The Bolivian Vice President
Garcia Linare lends expression to the Bolivian road to socialism,
"communitarian socialism" that is, and his contention
that Bolivia differs from Europe and the United States because
community structures that have resisted capitalist subjugation have
survived is echoed by David Choquehuanca the Foreign Minister who says
in an interview
that by incorporating traditional values Bolivia will find its way to
"communitarian socialism". Nevertheless, while the new Political
Constitution of the State along with a rejection of the
neo-liberal dictates
of the World Bank and the IMF have to be welcomed, there remains an
almost "utopian
socialist" naivety in Bolivia's "Movement
Towards Socialism."
As Jim
Petras, a Marxist scholar who has written extensively on Latin
American politics for half a century, argues, Evo Morales's government
still gives a very high priority to orthodox capitalist growth and that
he does so to the detriment of an alternative. There is, indeed, much to
suggest that the government (MAD-ISP) in La
Paz is adopting policies aimed at appeasing the ruling,
"white", elite rather than overthrowing them and Mr Petras would appear
to hit the nail on the head when he says, that there is an “increased size and scope of foreign owned
multinational corporate extractive capital investments." Just one of
the repercussions of this is voiced by the community teacher, William Ávalos,
from the Bolivia's southern Tarija department, who contends that,
Morales wanted Caraparí the gas capital of Tarija, to be a model city
but if you go there you won't find a model city but "just a cloud of
dust. And they keep extracting gas." However, it might be added that
these ecological problems are just one consequence of a socialist
transition at the expense of socialist revolution. After all,
this is a process which Garcia Linare admits, won't be easy,
saying "it could take decades, even centuries." Of course, there are
those who might contend that the Vice President, as someone who backs
the development of an "Andean-Amazonian
capitalism" is not too upset by the fact that the "socialist transistion"

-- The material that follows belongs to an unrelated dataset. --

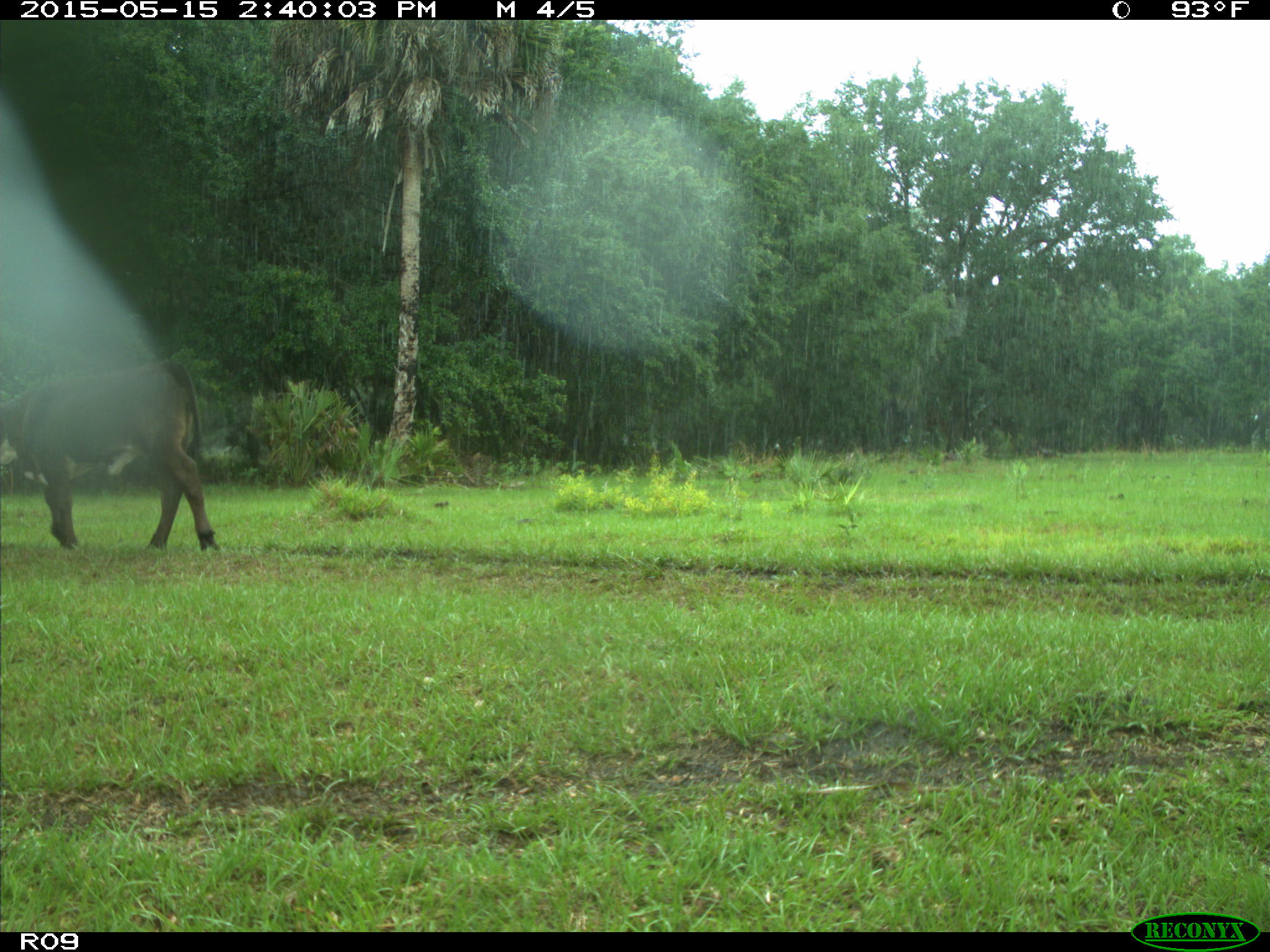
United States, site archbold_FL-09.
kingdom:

in "communitarian socialism" might take centuries. My mind almost drifts
to tthe British Labour Party's annual conference and the delegates
singing the "Red Flag".
It is that last point which brings me onto my contention that much of what is being done in Bolivia is like old wine in new bottles and one is reminded of the collapse of the Second International and the advent of a reform socialism, which like the Bolivian "revolution" was to have its successes but was to ultimately fail the planet. Therefore, while it would be wrong not to welcome the developments that we are seeing in Bolivia, we would do well to see them for what they are and when we do that, we will come quickly to the conclusion that progress towards a real socialist society cannot take "decades" or "even centuries", for there can be no compromise with a capitalism which prefers a "cloud of dust" to a model city and there most certainly cannot be any agreement with "foreign owned multinational corporate extractive capital investments." Therefore, it might be concluded that it is a sad indictment on mankind that in the year 2010 stalinism, reform socialism and communitarian socialism are the only "practical" models that most people look to as an alternative to capitalist exploitation. However while this should not lead us to reject any realignment of the real democratic forces in society, it should also not prevent us from looking for another real socialist alternative which, indeed, might be found not in a "third way" but rather in the "fourth way", namely, in revisiting the Fourth International.